In turn, BDNF could activate its receptor "TrkB" leading to the activation of ERK with phosphorylation and subsequent increased transcriptional activity of CREB [16]. Notably, BDNF plays a vital role in regulating the development of dendrites and promoting dendritic complexity, moreover, the disturbance of BDNF expression is found in many ASD subjects [60].

Interestingly, prenatal VPA exposure was associated with an increase in the number of NFTs (intraneuronal deposits of the hyperphosphorylated microtubule-associated protein “tau”). These neurotoxic aggregates could be deeply involved in disrupting microtubular function and synaptic signaling with neuronal damage which represents a critical pathophysiological aspect of cognitive dysfunctions in ASD subjects [21, 34, 61].

In the current study, chronic combined treatment with memantine and aripiprazole alleviated VPA-induced cellular and behavioral deficits as evidenced by increased Glt-1 gene expression, increased CREB and BDNF levels, improved GABA/glutamate balance, suppressed neuronal apoptosis, and decreased NFTs deposition. These were reflected on the behavioral level via the improvement of autistic-like behaviors and cognitive deficits induced by prenatal VPA exposure.

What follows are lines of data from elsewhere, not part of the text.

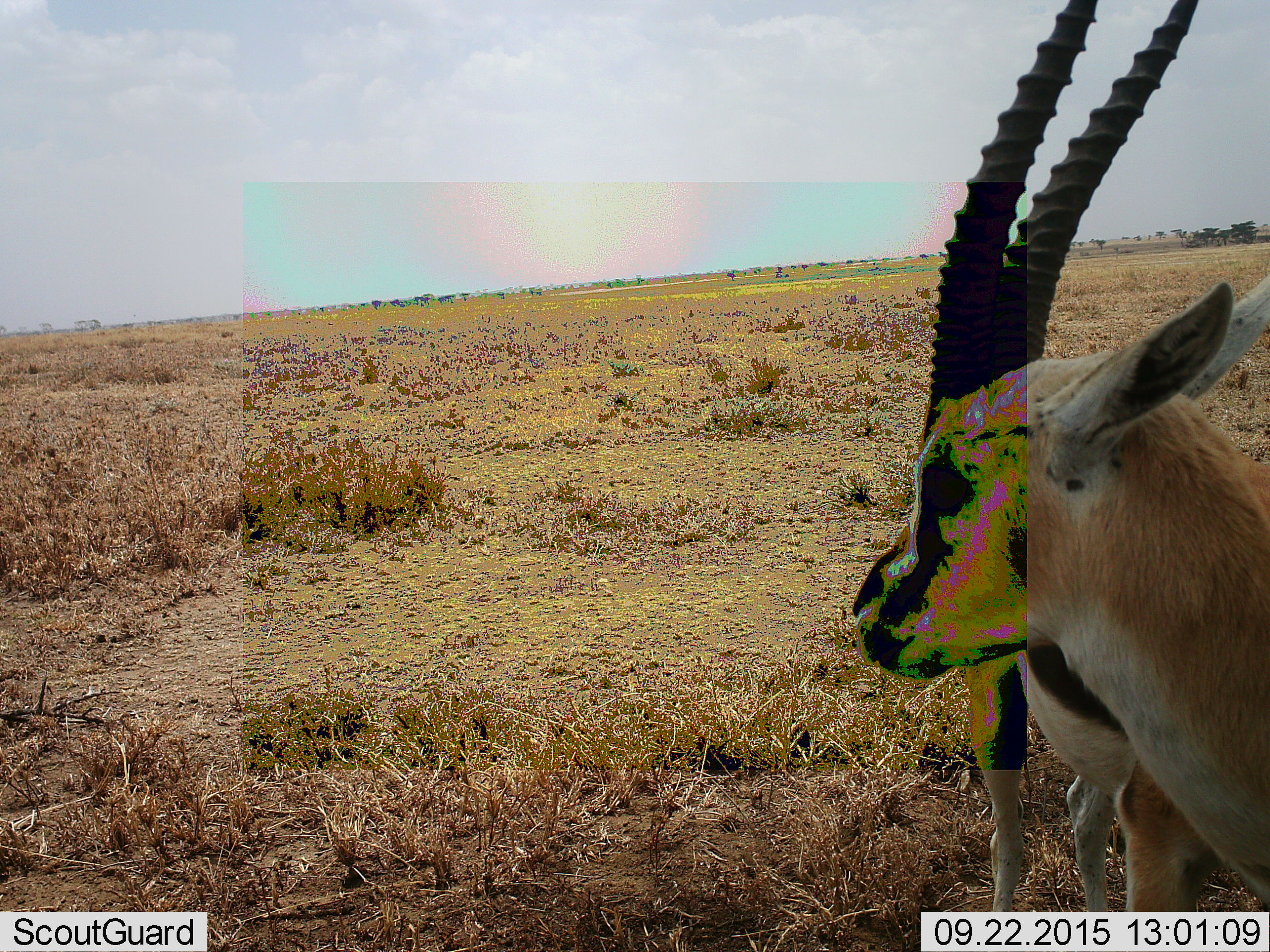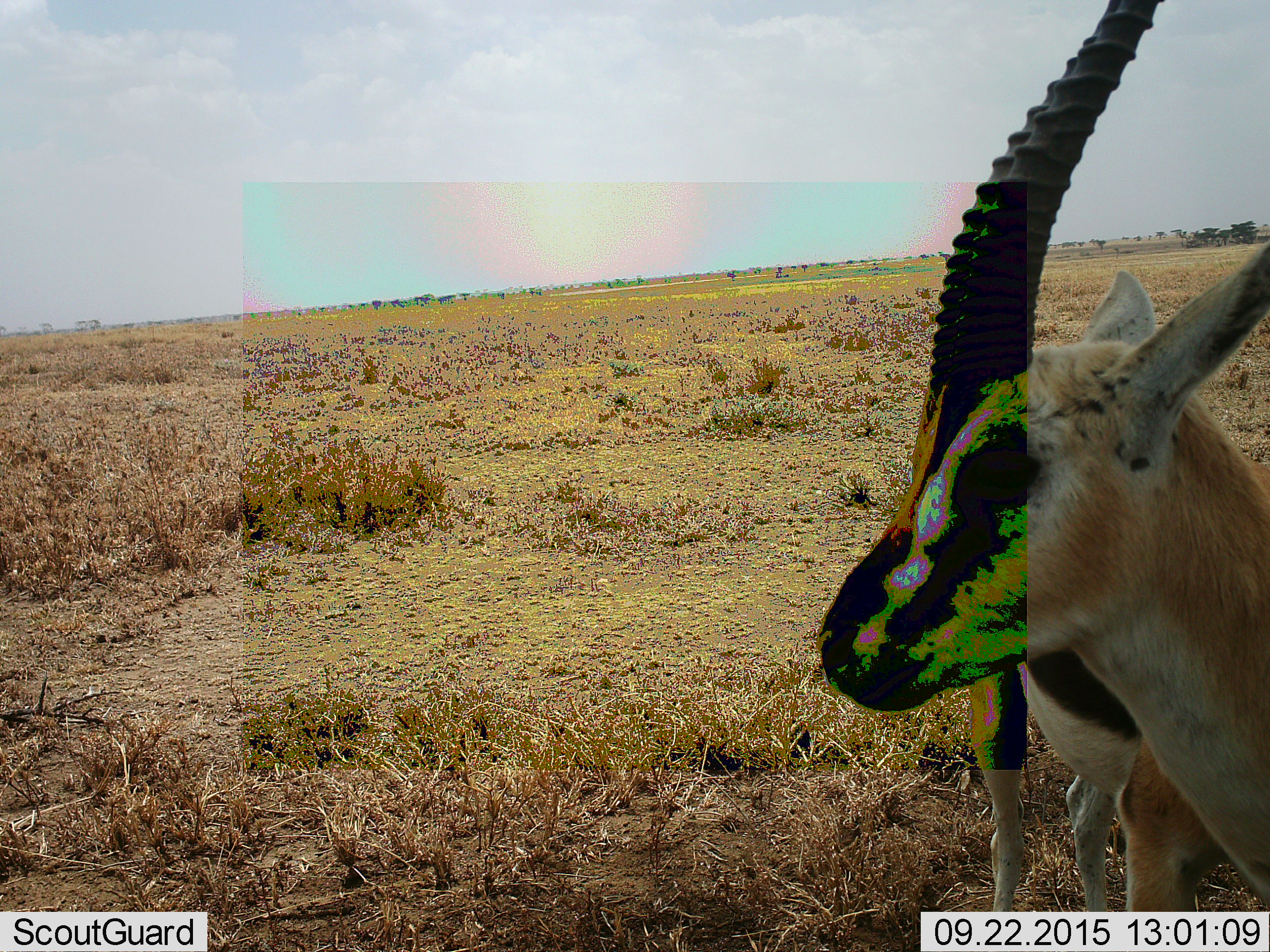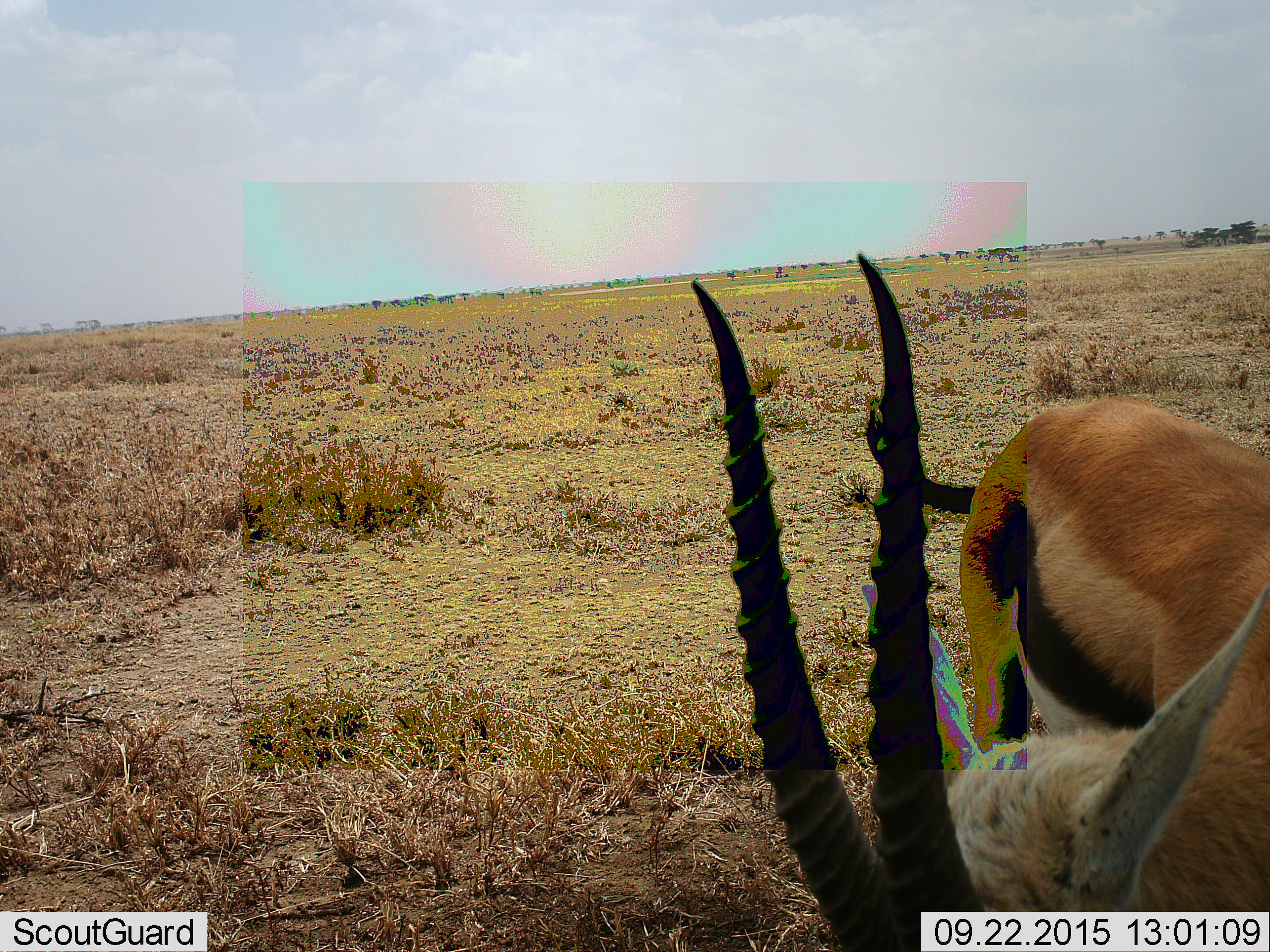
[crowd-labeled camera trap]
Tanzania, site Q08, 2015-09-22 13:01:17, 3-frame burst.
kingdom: Animalia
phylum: Chordata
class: Mammalia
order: Artiodactyla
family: Bovidae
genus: Eudorcas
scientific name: Eudorcas thomsonii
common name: thomson's gazelle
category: gazellethomsons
Gazellethomsons (thomson's gazelle) (Eudorcas thomsonii), count 2. Behavior (volunteer vote fractions): standing 100%, resting 0%, moving 0%, interacting 0%. Young present (vote fraction): 0%. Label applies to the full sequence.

Memantine is a non-competitive NMDA receptor antagonist which has gained attention over the past years in the treatment of an array of diseases characterized by aberrant glutamatergic transmission such as Alzheimer's disease, Parkinson's disease, glaucoma, epilepsy, and neuropathic pain [25, 62,63,64,65]. Memantine can effectively block NMDA receptors in the presence of persistent pathological receptor over-stimulation but allows the transient physiological transmission necessary for maintaining memory and learning [25]. Moreover, memantine was shown to inhibit presynaptic glutamate release through the inhibition of voltage-dependent Ca2+ entry which was thought to be independent of NMDA receptors [66]. Hence, memantine can inhibit glutamate-mediated excitotoxicity while preserving the normal beneficial effects exhibited by NMDA receptors [67].

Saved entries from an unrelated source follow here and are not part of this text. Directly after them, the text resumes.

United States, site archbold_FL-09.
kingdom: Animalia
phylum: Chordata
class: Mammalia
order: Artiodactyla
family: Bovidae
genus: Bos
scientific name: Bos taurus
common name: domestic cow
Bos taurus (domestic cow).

Memantine has been shown to improve receptive and expressive language, verbal recognition memory, social interaction, irritability, anxiety, stereotypic behavior, and hyperactivity in children with ASD [29,30,31,32, 68]. Previous studies report that memantine could reverse VPA-induced repetitive behaviors, anxiety, reduced social interaction, and exploratory activity deficits with amelioration of brain oxidative and nitrosative stress in prenatally VPA-exposed autistic rats and mice [26, 27].

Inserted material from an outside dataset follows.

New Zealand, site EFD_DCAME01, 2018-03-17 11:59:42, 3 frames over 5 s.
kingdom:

On the other side, aripiprazole is an atypical antipsychotic with partial agonistic activity at the dopamine D2 and 5-HT1A receptors approved by the FDA for the management of ASD-associated behavioral dysregulation in children and adolescents [22, 24]. Aripiprazole has been shown to improve cognitive abilities in autistic children with mild to moderate cognitive impairment [23]. Chronic aripiprazole treatment alleviated social interaction and recognition memory impairments and reversed the reduction in dendritic spine density in the prefrontal cortex and hippocampus of prenatally VPA-exposed mice [69]. Moreover, aripiprazole dose-dependently increased gene expression of GLT-1 in rats’ hippocampus after 4 weeks of treatment [70].

Memantine/aripiprazole-associated increased p-CREB/BDNF levels reported in this study is consistent with other earlier reports [24, 28, 71, 72). Indeed, the enhanced p-CREB/BDNF expression could represent the basis for the enhanced Glt-1 expression and the subsequent restoration of GABA/glutamate balance along with the improved neuronal survival shown in this work.

In conclusion, this study draws attention to the role of combination therapy with memantine and aripiprazole in the alleviation of prenatal VPA-induced autistic-like and cognitive deficits which could be mediated via blocking NMDA receptor-mediated excitotoxicity and enhancing CREB/BDNF signaling with increased expression of astrocytic Glt-1 and subsequent restoration of GABA/glutamate balance and rescue of hippocampal neuronal survival.